Throughout much of his career, Hubbard has been both a mentee and a mentor. It was at his first job as a young adult that he gained an appreciation for how a guiding hand could turn a green employee into a career achiever. “If you wanted to go places and learn new things, the Sargents knew how to point you in the right direction,” remembered Hubbard.
 
During the past decade-plus, Hubbard turned the tables to become a mentor to dozens of transportation students, helping to raise funds for the MBTA Educational Foundation Scholarship Fund and AGC Maine scholarships.
 
For the MBTA, Hubbard has been a tireless booster of the foundation’s scholarship fund, year-after-year outselling his fellow committee members during the annual Super Raffle ticket sales.
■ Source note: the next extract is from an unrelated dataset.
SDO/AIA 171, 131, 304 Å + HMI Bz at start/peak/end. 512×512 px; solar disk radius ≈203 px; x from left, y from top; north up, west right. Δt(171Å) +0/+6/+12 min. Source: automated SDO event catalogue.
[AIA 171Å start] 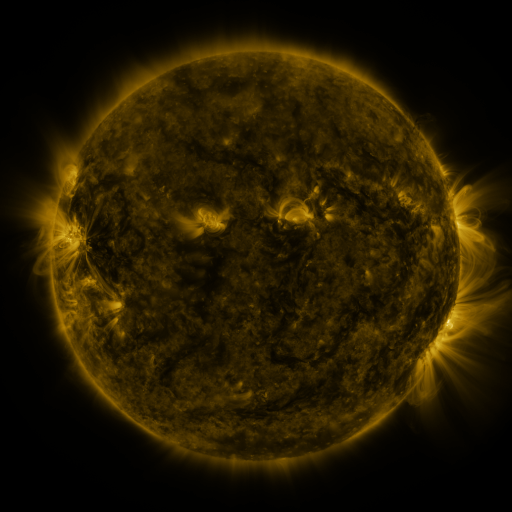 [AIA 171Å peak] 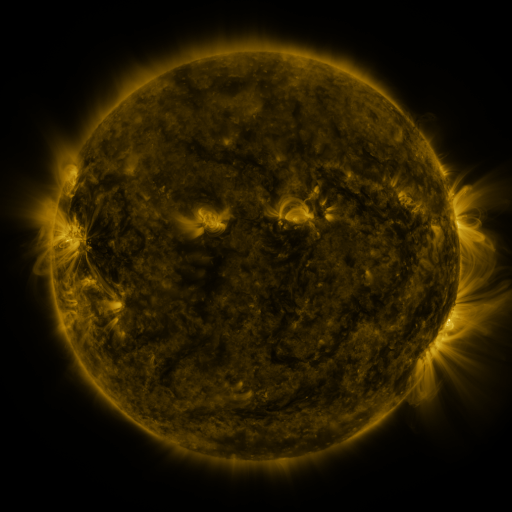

This past December, as he has in the past, he passed on his prize for selling the most tickets to three scholarship students attending the MBTA Holiday Meeting.
 
“It’s all been for the kids,” said Hubbard. “It has been great to see these kids grow up professionally and join our organization.”
 
The next chapter
 
Since his official retirement from ETTI in January, Hubbard and his wife Sandy have hardly slowed down. They have spent time in Florida with friends from Massachusetts and Maine and also attended CON EXPO in Las Vegas. Talking on the phone from Las Vegas, Hubbard notes that the weather has been great – 61 degrees and sunny – and the company very good.
 
“It’s been absolutely fantastic,” said Hubbard. “There are thousands of people out here, but we’ve managed to catch up friends. We’ve had cocktails with Paul and Patty Labbe and seen the Bancrofts and Charlie Cianchette and, of course, the delegation from ETTI.”
 
Bruce and Sandy plan to head back to New England when the weather warms up. He plans to continue serving on the Northeast Trenchless Association board of directors, as well as his work with the MBTA Educational Foundation, AGC of Maine Education Foundation and MUST (Managing Underground Safety & Training), an organization that promotes underground facility safety through training efforts in cooperation with Dig Safe®, underground facility owners, private locating companies, municipalities, excavators and regulatory agencies. He also hopes to have more time with his grown daughters and grandchildren: Stephanie is an engineer working for Wright & Pierce and Robyn is now a schoolteacher in Brunswick with two children, Aaiden who is three and Nolan just born this February 7.